Effects of MPH and Subsequent U-50,488 and nor-BNI Exposure on Sucrose Preference in Adulthood

A mixed design, containing between (i.e., developmental pretreatment) and within (i.e., total liquid intake across days) variables repeated measures ANOVA indicated that MPH-pretreatment did not affect the rats’ total fluid intake (water+sucrose; Fig. 4B) at any of the sucrose concentrations tested. Sucrose preference varied as a function of pretreatment and sucrose concentration (interaction: F(5,190)= 6.11; p= 0.001). Based on previous observations (Bolaños et al., 2003), we hypothesized that MPH-pretreatment would result in decreased sucrose preference when compared to VEH-pretreated rats (preplanned comparison). Unpaired t-tests demonstrated that MPH pretreatment (n= 20) decreased preference for a 0.25 (t(38)= 2.79; p< 0.05), and 0.5% (t(38)= 3.27; p< 0.05) sucrose solution when compared to the VEH-pretreated rats (n= 20; Fig. 4A). Differences in sucrose preference between groups were not present at the 1% concentration.

Figure 4.

Figure 4

Developmental exposure to MPH and subsequent U50 and nor-BNI treatment on sucrose preference (AD). (A) MPH-pretreated showed decreased sensitivity to the rewarding effects of sucrose when compared to the VEH-pretreated rats. *Different at 0.25% (p< 0.05) and 0.50% sucrose (p< 0.05). (B) VEH or MPH pretreatment did not affect total fluid (sucrose + water) intake. (C) U50 (5 mg/kg) reduced sucrose (0.5 %) preference in both VEH- and MPH-pretreated rats given 2 h access to the solution. *p< 0.05: vs. MPH/SAL; †p< 0.07: vs. VEH/SAL; #p< 0.05: vs. VEH/U50; §p< 0.05: vs. MPH/SAL. (D) U-50 did not change overnight sucrose preference (0.5%). Nor-BNI restored sucrose preference in VEH- and MPH-pretreated rats. Data are presented as percent preference between MPH and VEH conditions (n= 106).

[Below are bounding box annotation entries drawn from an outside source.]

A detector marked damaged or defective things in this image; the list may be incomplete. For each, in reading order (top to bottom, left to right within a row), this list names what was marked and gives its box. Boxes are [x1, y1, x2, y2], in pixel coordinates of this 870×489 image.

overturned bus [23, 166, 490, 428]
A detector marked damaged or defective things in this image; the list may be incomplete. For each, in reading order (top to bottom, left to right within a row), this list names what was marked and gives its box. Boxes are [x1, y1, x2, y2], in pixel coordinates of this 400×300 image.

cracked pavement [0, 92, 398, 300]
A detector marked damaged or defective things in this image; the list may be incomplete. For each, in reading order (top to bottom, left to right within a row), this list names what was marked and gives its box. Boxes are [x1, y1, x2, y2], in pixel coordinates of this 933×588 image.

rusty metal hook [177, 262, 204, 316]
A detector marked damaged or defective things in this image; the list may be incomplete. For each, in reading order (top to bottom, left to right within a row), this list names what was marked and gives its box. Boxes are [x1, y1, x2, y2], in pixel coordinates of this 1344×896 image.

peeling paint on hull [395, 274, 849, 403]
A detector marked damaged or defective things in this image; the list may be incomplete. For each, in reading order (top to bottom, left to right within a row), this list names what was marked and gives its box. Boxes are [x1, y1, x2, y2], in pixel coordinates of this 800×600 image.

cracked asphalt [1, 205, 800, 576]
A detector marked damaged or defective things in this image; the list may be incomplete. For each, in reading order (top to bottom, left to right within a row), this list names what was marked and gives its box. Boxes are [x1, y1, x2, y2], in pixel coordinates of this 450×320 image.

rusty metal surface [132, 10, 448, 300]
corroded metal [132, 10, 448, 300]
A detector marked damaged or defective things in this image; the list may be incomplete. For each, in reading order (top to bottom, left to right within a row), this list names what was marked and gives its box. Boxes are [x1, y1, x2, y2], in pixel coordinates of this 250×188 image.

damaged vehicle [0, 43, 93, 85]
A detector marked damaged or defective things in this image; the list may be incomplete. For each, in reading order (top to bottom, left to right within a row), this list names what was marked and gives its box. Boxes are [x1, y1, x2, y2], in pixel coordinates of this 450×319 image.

We assessed the effects of U50 and nor-BNI on sucrose preference in VEH (n= 30)- and MPH (n= 36)-pretreated rats using the sucrose test modifications (i.e., 2 h access to the solution) as previously described (Fig. 4C). A three-way ANOVA revealed that sucrose preference varied as a function of pretreatment (main effect: F(1,60)= 19.45; p= 0.0001) and post-treatment (main effect: F(2,60)= 30.03; p= 0.0001). As expected, MPH-pretreated rats (n= 12) showed a decrease in sucrose preference (t(20)= 3.3; p< 0.05) as compared to the VEH-pretreated (n= 12). U50 (5 mg/kg) significantly decreased sucrose preference in MPH-pretreated rats (t(19)= 2.67; p< 0.05), while having a tendency to also decrease sucrose preference in the VEH-pretreated group (p= 0.07: vs. VEH/SAL). However, nor-BNI (20 mg/kg) reversed the effects of MPH on sucrose preference. Because there was a non-statistically significant tendency for U50 to decrease total fluid intake in VEH- and MPH-pretreated rats (data not shown), we also assessed sucrose preference overnight. Figure 4D shows that sucrose preference varied as a function of pretreatment and KOR post-treatment (interaction: F(2,66)= 7.12; p= 0.002). The MPH/U50 group had a significant decrease in sucrose preference (p< 0.05: vs. VEH/U50), but this decrease was not different from the MPH/SAL condition (p> 0.05). Sucrose preference in the VEH/nor-BNI group was not different from the VEH/SAL condition (p> 0.05); however, nor-BNI reversed the effects of MPH on sucrose preference.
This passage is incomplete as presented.